Lisa Lee, a whistleblower who sparked investigations into scheduling abuses at the VA clinic in Fort Collins, Colorado, was relocated to the Wyoming VA facility with a pay cut for “refusing to ‘cook the books’ when scheduling veterans’ medical appointments.”

Meanwhile, “nine VA employees accused of cooking the books to cover up the true extent of the backlog for veterans seeking medical care are on paid leave,” investigators discovered.

Calling doctor’s appointment waiting list cover-ups “the tip of the iceberg,” the report discussed the lack of accountability of VA employees: “VA employees fail to show up for work unexcused – termed 'absent without leave' (AWOL) – at a rate exceeding every other federal department and agency,” the report noted, adding that VA employees also sexually abused “at least five female patients,” “sold cocaine to patients receiving treatment for substance abuse problems,” and watched child pornography on government computers.

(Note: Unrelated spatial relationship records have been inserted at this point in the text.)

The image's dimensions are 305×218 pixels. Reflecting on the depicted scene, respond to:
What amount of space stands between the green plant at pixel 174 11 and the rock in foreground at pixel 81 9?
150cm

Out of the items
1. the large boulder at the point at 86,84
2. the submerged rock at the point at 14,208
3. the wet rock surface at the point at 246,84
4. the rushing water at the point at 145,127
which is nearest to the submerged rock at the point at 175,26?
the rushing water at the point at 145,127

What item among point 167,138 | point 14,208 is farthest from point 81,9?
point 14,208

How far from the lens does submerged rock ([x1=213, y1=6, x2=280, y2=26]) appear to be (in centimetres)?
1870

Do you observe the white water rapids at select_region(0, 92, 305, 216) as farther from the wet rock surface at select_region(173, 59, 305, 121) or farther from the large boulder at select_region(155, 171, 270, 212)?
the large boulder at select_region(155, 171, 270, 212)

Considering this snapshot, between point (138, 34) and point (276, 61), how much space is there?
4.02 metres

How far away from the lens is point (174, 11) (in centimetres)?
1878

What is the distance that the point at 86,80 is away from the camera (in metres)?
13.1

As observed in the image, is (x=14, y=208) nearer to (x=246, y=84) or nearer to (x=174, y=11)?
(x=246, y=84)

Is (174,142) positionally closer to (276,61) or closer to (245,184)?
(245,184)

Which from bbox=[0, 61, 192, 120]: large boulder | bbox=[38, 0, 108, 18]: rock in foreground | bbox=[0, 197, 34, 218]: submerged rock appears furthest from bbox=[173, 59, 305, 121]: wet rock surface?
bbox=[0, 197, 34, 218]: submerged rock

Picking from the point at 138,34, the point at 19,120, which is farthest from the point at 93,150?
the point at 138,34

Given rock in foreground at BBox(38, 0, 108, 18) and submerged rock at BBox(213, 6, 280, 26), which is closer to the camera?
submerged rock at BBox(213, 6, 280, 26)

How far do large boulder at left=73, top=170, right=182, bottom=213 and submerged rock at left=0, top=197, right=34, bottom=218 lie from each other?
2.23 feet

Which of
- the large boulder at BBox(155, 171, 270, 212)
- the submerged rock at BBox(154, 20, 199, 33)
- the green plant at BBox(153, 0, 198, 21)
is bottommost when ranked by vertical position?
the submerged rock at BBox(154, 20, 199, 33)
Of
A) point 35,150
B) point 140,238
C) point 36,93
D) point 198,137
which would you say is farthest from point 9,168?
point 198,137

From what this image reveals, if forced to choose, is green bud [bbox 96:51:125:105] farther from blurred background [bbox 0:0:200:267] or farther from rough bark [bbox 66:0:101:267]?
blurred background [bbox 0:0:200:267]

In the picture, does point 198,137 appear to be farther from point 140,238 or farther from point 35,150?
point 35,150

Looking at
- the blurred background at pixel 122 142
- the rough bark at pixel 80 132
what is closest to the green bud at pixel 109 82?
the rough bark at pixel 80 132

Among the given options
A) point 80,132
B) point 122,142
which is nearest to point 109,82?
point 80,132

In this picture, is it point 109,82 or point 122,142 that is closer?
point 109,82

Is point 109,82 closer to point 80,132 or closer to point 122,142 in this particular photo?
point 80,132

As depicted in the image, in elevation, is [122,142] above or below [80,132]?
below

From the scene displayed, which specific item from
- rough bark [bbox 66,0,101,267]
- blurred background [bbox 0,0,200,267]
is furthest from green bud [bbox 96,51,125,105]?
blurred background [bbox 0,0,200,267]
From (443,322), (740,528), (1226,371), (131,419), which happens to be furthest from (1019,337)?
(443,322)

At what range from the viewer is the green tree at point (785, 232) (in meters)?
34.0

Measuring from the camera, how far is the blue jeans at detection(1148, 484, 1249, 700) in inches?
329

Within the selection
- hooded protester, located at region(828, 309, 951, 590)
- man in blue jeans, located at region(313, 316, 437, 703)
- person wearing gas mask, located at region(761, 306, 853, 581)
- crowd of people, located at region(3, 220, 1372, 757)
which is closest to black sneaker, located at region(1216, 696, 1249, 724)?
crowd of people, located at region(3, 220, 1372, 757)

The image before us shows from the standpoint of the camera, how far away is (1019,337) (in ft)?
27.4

The Coburn report also reveals that instead of using funds to treat veterans, millions of dollars were spent on employee travel, lavish conferences, and furniture.

For example, two 2011 VA training conferences in Orlando cost a combined $6.1 million. The VA also spent $80 million on employee travel in 2010, and $1.8 million on office furniture in Puerto Rico from 2013-2014, according to the report.

“Veterans who have survived war should no longer have to battle with bureaucracy to access the best possible health care,” Coburn, who is also a physician, concluded. “The foundation of having other people serve depends on how well we take care of those that have.”